# Records supplied:
━━━━━━━━

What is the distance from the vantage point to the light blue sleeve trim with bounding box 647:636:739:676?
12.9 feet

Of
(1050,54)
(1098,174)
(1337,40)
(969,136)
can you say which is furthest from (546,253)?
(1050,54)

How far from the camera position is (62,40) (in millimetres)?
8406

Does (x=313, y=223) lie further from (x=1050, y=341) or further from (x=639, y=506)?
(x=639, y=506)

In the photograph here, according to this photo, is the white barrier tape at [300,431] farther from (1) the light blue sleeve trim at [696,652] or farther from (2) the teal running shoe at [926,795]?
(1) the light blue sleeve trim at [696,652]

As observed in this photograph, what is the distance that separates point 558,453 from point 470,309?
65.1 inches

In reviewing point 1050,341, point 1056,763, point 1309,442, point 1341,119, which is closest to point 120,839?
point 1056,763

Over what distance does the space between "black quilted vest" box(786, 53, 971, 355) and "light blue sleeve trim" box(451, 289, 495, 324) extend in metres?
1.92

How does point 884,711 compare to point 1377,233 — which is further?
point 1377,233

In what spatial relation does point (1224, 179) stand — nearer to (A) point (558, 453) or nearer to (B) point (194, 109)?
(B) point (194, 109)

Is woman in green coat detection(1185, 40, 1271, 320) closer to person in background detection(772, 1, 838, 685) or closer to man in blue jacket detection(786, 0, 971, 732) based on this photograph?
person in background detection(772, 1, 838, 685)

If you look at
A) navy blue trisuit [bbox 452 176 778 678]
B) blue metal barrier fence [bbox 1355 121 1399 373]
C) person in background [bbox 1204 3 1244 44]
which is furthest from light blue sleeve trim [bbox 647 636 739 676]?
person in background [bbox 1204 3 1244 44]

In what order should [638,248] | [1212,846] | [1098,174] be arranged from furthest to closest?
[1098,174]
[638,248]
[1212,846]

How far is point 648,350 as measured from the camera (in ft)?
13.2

━━━━━━━━

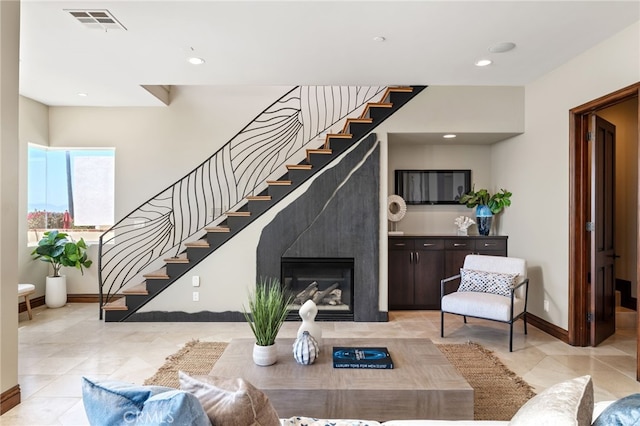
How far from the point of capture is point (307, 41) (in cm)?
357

━━━━━━━━

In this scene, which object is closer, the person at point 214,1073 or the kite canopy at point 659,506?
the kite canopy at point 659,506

━━━━━━━━

# What is being asked:
How many lines in the entries above contain the word "which"? Reply with the number alone.

# Result of this exercise:
5